# TASK INSTRUCTIONS
Carry on the passage about the prokaryotic virus genome data set from the point where it stops.

[Opening TEXT SECTION section]

RESULTS AND DISCUSSION
The data set: viruses and genomes.
The POGs were constructed mostly by following the approach described previously (24; also see Materials and Methods). More than 1,700 completely sequenced prokaryotic virus genomes are deposited in the NCBI databases, but only about a third are represented by a manually curated RefSeq entry. The RefSeq genomes were supplemented by additional genomes from the NCBI Nucleotide database (including Bacillus phage G, the largest known phage genome). Because this database often contains multiple genome entries for some well-studied viruses (such as the Enterobacteria phages ϕX174, f1, and P22, which are represented by 121, 10, and 4 genomes, respectively), to avoid redundancy and bias, genomes were only included from the Nucleotide database when a virus with an identical name was not already present in RefSeq. When an entry from RefSeq was not available, all genomes from Nucleotide were included, which led to 5 Enterobacteria phages being represented multiple times, with f1 represented 10 times and four others represented twice. Using this procedure, 385 genomes from the Nucleotide database were added to the 642 genomes from RefSeq, for a total of 1,027 genomes in the final data set.
In the final prokaryotic virus genome data set, 88% of the genomes are dsDNA viruses, whereas viruses with ssDNA genomes make up a further 10% and RNA phages (ssRNA and dsRNA together) amount to only 2% (Fig. 1). The great majority (93%) of dsDNA genomes for which taxonomic information was available belong to tailed phages of the order Caudovirales (including Siphoviridae, Myoviridae, and Podoviridae); among the other viruses, only three groups were represented by more than 3 genomes, namely, the phage family Tectiviridae and the archaeal virus families Fuselloviridae, Lipothrixviridae, and Rudiviridae. The ssDNA genomes come from Microviruses and Gokushovirinae of the family Microviridae, along with the Inovirus and Plectrovirus genera of the family Inoviridae. The RNA phages are sparsely represented, with 12 positive-strand ssRNA viruses of the family Leviviridae (including the genera Levivirus and Allolevivirus) and 5 dsRNA viruses of the family Cystoviridae. See File S1 in the supplemental material for more details.
Although the host ranges of even the best-studied viruses are not completely defined (10, 20), the host listings in GenBank indicate a substantial diversity of bacterial and archaeal hosts from 196 species that represent 100 genera. Nearly 200 phages are listed as infecting Escherichia coli (although removal of redundancy brings this figure down to 72 genomes, 13% of the viruses for which host information is available). Other bacterial host genera known to be infected by more than 30 viruses include Staphylococcus, Pseudomonas, Vibrio, Lactococcus, Mycobacterium, and Streptococcus (see File S2 in the supplemental material for more details).

[Closing TEXT SECTION section]
[Opening EXTRACTED INFORMATION section]

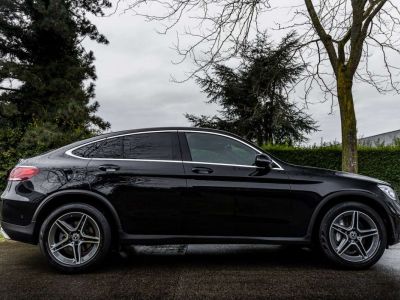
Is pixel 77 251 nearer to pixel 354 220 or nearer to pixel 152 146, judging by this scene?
pixel 152 146

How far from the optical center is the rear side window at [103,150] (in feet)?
18.3

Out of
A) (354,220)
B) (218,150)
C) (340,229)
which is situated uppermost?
(218,150)

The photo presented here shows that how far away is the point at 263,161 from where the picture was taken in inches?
213

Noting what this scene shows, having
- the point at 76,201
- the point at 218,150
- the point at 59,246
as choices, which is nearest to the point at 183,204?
the point at 218,150

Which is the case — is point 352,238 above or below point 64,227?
below

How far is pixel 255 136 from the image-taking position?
34000mm

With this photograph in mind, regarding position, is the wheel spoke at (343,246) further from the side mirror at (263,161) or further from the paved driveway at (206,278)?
the side mirror at (263,161)

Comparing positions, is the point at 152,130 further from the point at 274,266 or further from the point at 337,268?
the point at 337,268

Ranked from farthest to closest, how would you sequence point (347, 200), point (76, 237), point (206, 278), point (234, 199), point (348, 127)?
point (348, 127)
point (347, 200)
point (234, 199)
point (76, 237)
point (206, 278)

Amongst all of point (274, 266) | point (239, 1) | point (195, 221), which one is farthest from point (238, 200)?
point (239, 1)

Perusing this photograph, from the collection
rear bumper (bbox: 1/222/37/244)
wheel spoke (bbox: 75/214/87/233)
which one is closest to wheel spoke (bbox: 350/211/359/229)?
wheel spoke (bbox: 75/214/87/233)

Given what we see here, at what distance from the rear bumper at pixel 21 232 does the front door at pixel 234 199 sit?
174 centimetres

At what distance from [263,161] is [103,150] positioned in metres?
1.92

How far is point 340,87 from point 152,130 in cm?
942
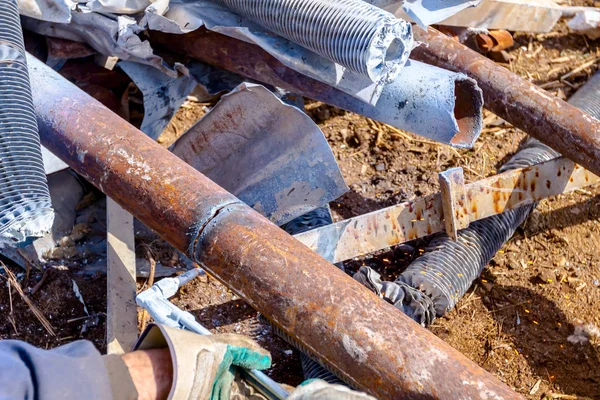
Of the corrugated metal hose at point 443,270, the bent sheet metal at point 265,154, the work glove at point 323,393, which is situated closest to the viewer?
the work glove at point 323,393

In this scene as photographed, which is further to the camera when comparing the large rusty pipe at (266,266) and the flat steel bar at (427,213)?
the flat steel bar at (427,213)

[Closing EXTRACTED INFORMATION section]

# OUTPUT FOR THIS TASK
Although redundancy was reduced by filtering multiple genome sequences from the same virus present in both RefSeq and Nucleotide, many of the genomes in this set are nearly identical at the level of amino acid sequences of the gene products, and some isolates of the same virus even share >99% sequence identity at the DNA level. To prevent the formation of POGs from only trivially related isolates and instead allow only those that include orthologs shared by 3 distinct viruses, groups of isolates were formed by merging all genomes that shared a large fraction of genes (see Materials and Methods for details). Altogether, the 1,027 genome isolates were classified into 790 groups, with 10% of the groups containing multiple members, mostly among the highly sampled Enterobacteria and Mycobacteria phages (a textbook example is the M13/f1/fd isolates of filamentous phages; see File S2 in the supplemental material for additional details).
The data set: proteins and domains.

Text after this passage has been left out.